▶ [SOURCE TEXT]:

§ §

In the ancient Sumerian mythology, the mythical king Etana was said to have been carried into heaven by an eagle. Classical writers such as Lucan and Pliny the Elder claimed that the eagle was able to look directly at the sun, and that they forced their fledglings to do the same. Those that blinked would be cast from the nest. This belief persisted until the Medieval era.

The eagle is the patron animal of the ancient Greek god Zeus. In particular, Zeus was said to have taken the form of an eagle in order to abduct Ganymede, and there are numerous artistic depictions of the eagle Zeus bearing Ganymede aloft, from Classical times up to the present (see illustrations in the Ganymede (mythology) page.)

Eagles appear metaphorically in many translations of the Old Testament. God is spoken of as carrying Israel on "eagles' wings" in Exodus 19:4, Isaiah 40:31 compares those who wait on the Lord to flying eagles, and Psalm 103 mentions renewing one's youth "as the eagle". In explaining this rejuvenation, Augustine of Hippo says in his commentary on the Psalms that eagles' beaks overgrow as they age and that they break them against rocks to restore them. The translation, however, is uncertain: the word in the Hebrew, נשר, can also be translated vulture, and is listed alongside specific kinds of vulture in Leviticus' discussion of unclean animals.

The eagle is also often used in Christian iconography to represent the Gospel of John, and eagle-shaped lecterns are common in Anglican and some Roman Catholic churches. The eagle was believed to be able to look directly into the sun in the same way that the Gospel of John looks directly at Jesus' divinity, and the great distances the eagle flies represent the spread of the gospel to the ends of the earth.

The United States eagle feather law stipulates that only individuals of certifiable Native American ancestry enrolled in a federally recognized tribe are legally authorized to obtain eagle feathers for religious or spiritual reasons. In Canada, the poaching of eagle feathers for the booming U.S. market has sometimes resulted in the arrests of First Nations persons for the crime.

The Moche people of ancient Peru worshiped the eagle and often depicted eagles in their art. The golden eagle was sacred to the Aztec god Huitzilopochtli while the harpy eagle was sacred to Quetzalcoatl.

===Heraldry===

Coat of arms of Austria.

§ §

▶ [WHAT THE TASK ASKS]: Do these statements agree with the passage on eagles? (a) Pliny the Elder claimed that the eagle could look directly at the sun. (b) The harpy eagle was sacred to Huitzilopochtli. (c) Eagle-shaped lecterns are common in Anglican churches. Answer yes or no for each, quoting the words of the passage that decide it.

Collected data:
§ §

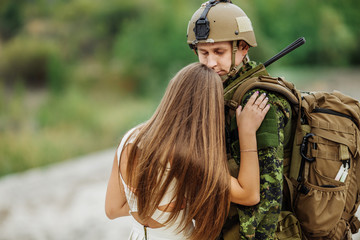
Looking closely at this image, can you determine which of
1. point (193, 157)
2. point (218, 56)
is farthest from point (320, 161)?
point (218, 56)

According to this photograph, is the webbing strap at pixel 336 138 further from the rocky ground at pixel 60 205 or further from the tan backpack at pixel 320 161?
the rocky ground at pixel 60 205

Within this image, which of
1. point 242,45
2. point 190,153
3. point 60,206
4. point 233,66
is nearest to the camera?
point 190,153

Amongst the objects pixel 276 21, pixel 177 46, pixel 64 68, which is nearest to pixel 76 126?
pixel 64 68

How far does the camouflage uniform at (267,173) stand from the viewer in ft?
5.99

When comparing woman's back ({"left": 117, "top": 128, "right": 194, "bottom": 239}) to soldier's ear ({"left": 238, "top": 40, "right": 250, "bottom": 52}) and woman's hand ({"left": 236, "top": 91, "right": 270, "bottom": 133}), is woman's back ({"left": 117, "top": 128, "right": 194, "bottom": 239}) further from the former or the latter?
soldier's ear ({"left": 238, "top": 40, "right": 250, "bottom": 52})

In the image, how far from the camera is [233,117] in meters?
1.94

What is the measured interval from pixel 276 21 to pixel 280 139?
1024 cm

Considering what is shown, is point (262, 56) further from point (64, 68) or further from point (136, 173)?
point (136, 173)

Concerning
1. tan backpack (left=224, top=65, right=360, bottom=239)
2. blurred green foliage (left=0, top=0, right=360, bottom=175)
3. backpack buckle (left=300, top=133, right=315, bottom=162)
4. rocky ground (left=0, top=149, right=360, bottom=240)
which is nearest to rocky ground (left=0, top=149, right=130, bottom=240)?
rocky ground (left=0, top=149, right=360, bottom=240)

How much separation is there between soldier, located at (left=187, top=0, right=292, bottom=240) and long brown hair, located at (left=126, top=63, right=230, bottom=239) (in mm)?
130

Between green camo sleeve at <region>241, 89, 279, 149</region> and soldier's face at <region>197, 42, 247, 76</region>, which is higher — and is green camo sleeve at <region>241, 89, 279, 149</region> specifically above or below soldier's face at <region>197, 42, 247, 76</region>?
below

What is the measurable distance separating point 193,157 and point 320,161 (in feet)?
2.17

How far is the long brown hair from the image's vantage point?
1.79 metres

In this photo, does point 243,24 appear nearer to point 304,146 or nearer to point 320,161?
point 304,146
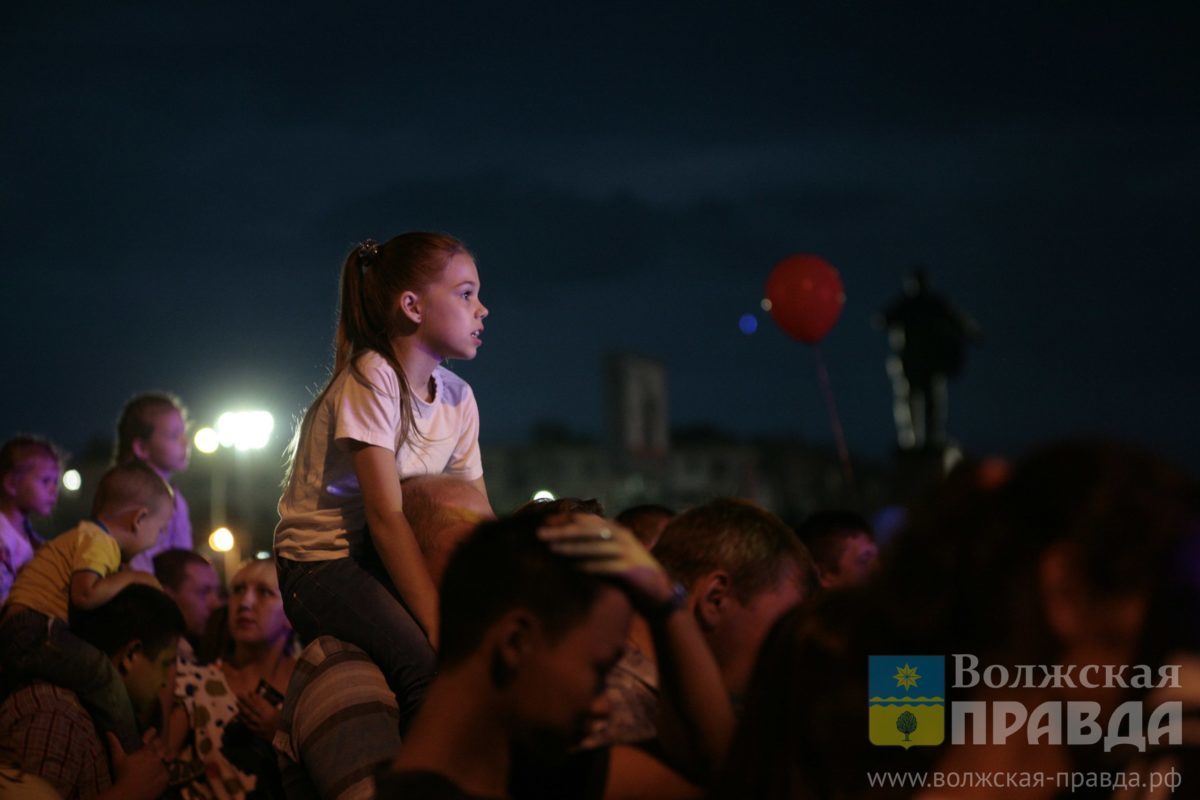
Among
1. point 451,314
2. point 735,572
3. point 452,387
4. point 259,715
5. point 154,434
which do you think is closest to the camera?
point 735,572

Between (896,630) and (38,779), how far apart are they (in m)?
3.28

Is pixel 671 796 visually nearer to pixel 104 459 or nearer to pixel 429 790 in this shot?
pixel 429 790

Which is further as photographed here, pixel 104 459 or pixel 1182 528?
pixel 104 459

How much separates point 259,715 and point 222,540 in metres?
5.07

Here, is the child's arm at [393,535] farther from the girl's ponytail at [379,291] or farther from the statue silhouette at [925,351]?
the statue silhouette at [925,351]

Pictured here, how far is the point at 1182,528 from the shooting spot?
1887mm

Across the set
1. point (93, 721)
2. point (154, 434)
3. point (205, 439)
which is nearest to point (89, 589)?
point (93, 721)

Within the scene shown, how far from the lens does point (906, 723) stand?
2225 mm

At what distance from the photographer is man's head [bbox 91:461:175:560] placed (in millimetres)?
5898

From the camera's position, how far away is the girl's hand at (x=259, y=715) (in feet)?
16.2

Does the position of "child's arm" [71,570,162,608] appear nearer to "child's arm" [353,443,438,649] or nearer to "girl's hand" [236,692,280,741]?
"girl's hand" [236,692,280,741]

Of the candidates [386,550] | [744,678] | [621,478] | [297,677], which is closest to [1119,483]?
[744,678]

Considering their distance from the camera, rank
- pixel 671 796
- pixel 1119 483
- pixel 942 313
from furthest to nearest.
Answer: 1. pixel 942 313
2. pixel 671 796
3. pixel 1119 483

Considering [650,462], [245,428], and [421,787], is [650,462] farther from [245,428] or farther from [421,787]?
[421,787]
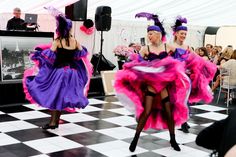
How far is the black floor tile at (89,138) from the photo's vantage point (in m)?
4.47

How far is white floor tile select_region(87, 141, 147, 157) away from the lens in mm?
4074

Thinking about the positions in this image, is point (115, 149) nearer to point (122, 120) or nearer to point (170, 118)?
point (170, 118)

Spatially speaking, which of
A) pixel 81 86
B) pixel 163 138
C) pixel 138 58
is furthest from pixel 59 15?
pixel 163 138

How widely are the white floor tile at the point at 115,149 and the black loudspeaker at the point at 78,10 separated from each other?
477 cm

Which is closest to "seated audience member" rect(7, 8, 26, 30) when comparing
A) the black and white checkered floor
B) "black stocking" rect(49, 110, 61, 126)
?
the black and white checkered floor

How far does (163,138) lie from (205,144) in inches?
137

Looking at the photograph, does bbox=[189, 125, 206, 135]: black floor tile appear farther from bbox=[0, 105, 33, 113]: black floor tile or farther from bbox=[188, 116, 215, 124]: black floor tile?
bbox=[0, 105, 33, 113]: black floor tile

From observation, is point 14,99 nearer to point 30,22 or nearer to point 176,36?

§ §

▶ [ANSWER FOR THE TASK]:
(a) Yes: "Classical writers such as Lucan and Pliny the Elder claimed that the eagle was able to look directly at the sun"
(b) No: "the harpy eagle was sacred to Quetzalcoatl"
(c) Yes: "eagle-shaped lecterns are common in Anglican and some Roman Catholic churches"